[TASK BRIEF]: Each line of the data below containing "United" needs to be listed.

Collected data:
══════

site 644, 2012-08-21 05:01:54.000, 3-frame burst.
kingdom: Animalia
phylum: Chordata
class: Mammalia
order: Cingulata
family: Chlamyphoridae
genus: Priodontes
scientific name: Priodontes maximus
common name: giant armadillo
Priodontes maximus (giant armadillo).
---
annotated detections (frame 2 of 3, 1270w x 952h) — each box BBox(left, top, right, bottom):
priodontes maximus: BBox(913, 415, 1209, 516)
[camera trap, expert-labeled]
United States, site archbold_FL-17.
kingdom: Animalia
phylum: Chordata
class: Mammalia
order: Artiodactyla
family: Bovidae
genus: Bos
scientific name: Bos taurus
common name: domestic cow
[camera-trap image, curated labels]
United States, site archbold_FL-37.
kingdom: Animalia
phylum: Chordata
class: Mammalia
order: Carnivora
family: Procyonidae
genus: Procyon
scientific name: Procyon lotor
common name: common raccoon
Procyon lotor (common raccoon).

══════

[OUTPUT]:
United States, site archbold_FL-17.
United States, site archbold_FL-37.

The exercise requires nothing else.